O governo estadunidense continua utilizando dinheiro público para recuperar as instituições particulares que protagonizaram a crise financeira em curso. Já questionei, na época das primeiras intervenções, as aparentes contradições da cartilha neoliberal – no fundo, muito coerentes com seus princípios básicos.
O Estado salvacionista só é execrado pelo capitalismo predatório quando tenta aplicar políticas compensatórias para miseráveis e pobres. Salvar banqueiros e especuladores falidos deixa de ser assistencialismo e torna-se responsabilidade governamental. Afinal, crianças famintas não acarretam qualquer “risco sistêmico”.

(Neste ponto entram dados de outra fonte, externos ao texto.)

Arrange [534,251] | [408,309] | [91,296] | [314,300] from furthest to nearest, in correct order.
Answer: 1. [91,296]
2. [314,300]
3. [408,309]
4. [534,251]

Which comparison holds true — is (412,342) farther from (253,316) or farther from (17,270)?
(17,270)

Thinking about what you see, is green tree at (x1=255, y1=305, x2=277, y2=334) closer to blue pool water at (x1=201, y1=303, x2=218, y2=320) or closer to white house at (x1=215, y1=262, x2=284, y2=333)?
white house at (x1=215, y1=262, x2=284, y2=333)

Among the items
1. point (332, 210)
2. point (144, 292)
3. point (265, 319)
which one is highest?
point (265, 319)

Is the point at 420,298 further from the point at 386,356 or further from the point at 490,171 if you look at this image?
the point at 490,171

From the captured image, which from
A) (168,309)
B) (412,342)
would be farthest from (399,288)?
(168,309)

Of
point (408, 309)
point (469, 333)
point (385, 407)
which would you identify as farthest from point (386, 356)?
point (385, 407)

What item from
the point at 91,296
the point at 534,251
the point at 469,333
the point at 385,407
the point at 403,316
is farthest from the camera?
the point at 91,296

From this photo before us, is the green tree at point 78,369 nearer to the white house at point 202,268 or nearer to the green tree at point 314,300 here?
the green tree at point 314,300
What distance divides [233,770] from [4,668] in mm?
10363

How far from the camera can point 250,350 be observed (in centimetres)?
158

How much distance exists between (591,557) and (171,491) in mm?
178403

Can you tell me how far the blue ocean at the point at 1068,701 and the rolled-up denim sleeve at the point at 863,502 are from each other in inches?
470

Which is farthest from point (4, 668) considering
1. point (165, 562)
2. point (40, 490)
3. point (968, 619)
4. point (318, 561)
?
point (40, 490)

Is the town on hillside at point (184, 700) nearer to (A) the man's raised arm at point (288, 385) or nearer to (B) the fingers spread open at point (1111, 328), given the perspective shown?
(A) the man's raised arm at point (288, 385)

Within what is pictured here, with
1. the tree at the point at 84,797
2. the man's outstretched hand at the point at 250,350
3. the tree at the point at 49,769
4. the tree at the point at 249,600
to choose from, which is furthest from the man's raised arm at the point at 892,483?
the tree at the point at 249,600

Parece divertido assistir à administração Bush cometer seus pecados estatizantes em pleno século 21. Se há algo que diferencia republicanos e democratas, é a importância mínima conferida pelos primeiros ao papel do Estado, principalmente em questões sociais e econômicas. E Bush venceu com uma plataforma explícita de não-intervencionismo (assim como a alemã Merkel e o francês Sarkozy, que agora também relativizam suas posições).
A sombra de 1929 tem sido superdimensionada. Em qualquer cenário pré-11/9, o Congresso dos EUA deixaria os burocratas falando sozinhos, com ratoeiras nos bolsos. Um punhado de magnatas antropófagos compraria as empresas falidas para revendê-las em pedaços, como ocorreu tantas vezes. E os winners continuariam zombando dos losers que não sabem lidar com a bufunfa.
Acontece que hoje os EUA estão divididos numa campanha presidencial de forte carga simbólica e resultados imprevisíveis. O pacote intervencionista de Bush é pura manobra eleitoreira, paliativo para evitar a catástrofe republicana, a dois meses da votação. Pode parecer um gesto desesperado, e em parte é. Mas, como sempre, suas verdadeiras motivações escondem-se muito além (e através) do catastrofismo econômico.